In message <SIMEON.10008061030.B at kenneth.utoronto.ca>, kenneth.mackendri
ck at utoronto.ca writes
>On Sun, 6 Aug 2000 10:23:13 -0400 Gordon Fitch <gcf at panix.com> wrote:
>> I don't know if it is accurate in this context to characterize
>> Heidegger as a "Nazi philosopher" even if he was (1) a Nazi
>> and (2) a philosopher.
>Despite my Adornoesque dislike for Heidegger, I agree. The problem with
>Heidegger (one problem, not the problem) is that he knew very little about that
>Nazi party (one Heideggerian scholar once mentioned to me that the only reason
>he was a member was because he hadn't read the party platform), despite being a
>member (although, hell, one would think he knew enough!!!). If my memory
>serves, he might even be read as a kind of (pathetic!) internal critic... since
>he, more than once, pointed out that the party had failed to achieve its
>greatness... (note my earlier parenthesis about pathetic!).

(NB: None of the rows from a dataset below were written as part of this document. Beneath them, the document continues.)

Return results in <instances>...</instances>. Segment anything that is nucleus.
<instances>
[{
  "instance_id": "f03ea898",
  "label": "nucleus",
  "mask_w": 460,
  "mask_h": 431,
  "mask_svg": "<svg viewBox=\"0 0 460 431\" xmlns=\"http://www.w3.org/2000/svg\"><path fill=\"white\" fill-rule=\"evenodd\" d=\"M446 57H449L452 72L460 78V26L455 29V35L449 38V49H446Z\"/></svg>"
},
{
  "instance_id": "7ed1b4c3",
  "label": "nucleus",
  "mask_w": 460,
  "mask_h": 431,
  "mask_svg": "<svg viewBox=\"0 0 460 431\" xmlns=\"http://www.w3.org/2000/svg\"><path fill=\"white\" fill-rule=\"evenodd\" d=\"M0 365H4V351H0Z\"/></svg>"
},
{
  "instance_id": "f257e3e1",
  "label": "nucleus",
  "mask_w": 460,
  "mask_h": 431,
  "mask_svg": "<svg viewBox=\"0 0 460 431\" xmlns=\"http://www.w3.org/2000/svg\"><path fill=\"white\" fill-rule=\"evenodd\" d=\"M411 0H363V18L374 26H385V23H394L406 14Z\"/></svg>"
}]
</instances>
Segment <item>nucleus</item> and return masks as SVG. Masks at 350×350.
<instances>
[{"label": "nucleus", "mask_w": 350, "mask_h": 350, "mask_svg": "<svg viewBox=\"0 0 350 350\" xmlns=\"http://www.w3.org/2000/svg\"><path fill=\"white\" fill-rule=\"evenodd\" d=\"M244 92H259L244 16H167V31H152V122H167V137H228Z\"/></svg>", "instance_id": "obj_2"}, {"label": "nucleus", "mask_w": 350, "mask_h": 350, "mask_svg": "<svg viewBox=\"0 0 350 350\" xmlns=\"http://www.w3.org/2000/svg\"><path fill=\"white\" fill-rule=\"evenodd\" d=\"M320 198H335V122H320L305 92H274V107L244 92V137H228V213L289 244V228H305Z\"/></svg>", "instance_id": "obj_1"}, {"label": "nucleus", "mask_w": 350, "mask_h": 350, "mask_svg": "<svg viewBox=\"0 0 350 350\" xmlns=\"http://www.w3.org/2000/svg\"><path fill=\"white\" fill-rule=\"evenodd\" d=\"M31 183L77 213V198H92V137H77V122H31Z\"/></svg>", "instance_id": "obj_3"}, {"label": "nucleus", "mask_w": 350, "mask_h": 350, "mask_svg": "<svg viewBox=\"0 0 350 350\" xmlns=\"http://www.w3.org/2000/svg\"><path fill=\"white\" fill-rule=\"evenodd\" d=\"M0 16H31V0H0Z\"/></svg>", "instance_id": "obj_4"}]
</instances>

I appreciate that this is the standard defence of Heidegger's philosophy (ie that it was untainted by his fascism). In a forthcoming issue of the journal Prometheus, I argue the opposite, that Heidegger's philosophy is substantially a transliteration of concepts drawn from the far right.
I take Gordon's point about the City of God, but I think that Heidegger has priority in that his is a reaction within the terms of our own epoch, one in which modernity is the condition, even in that it is denied.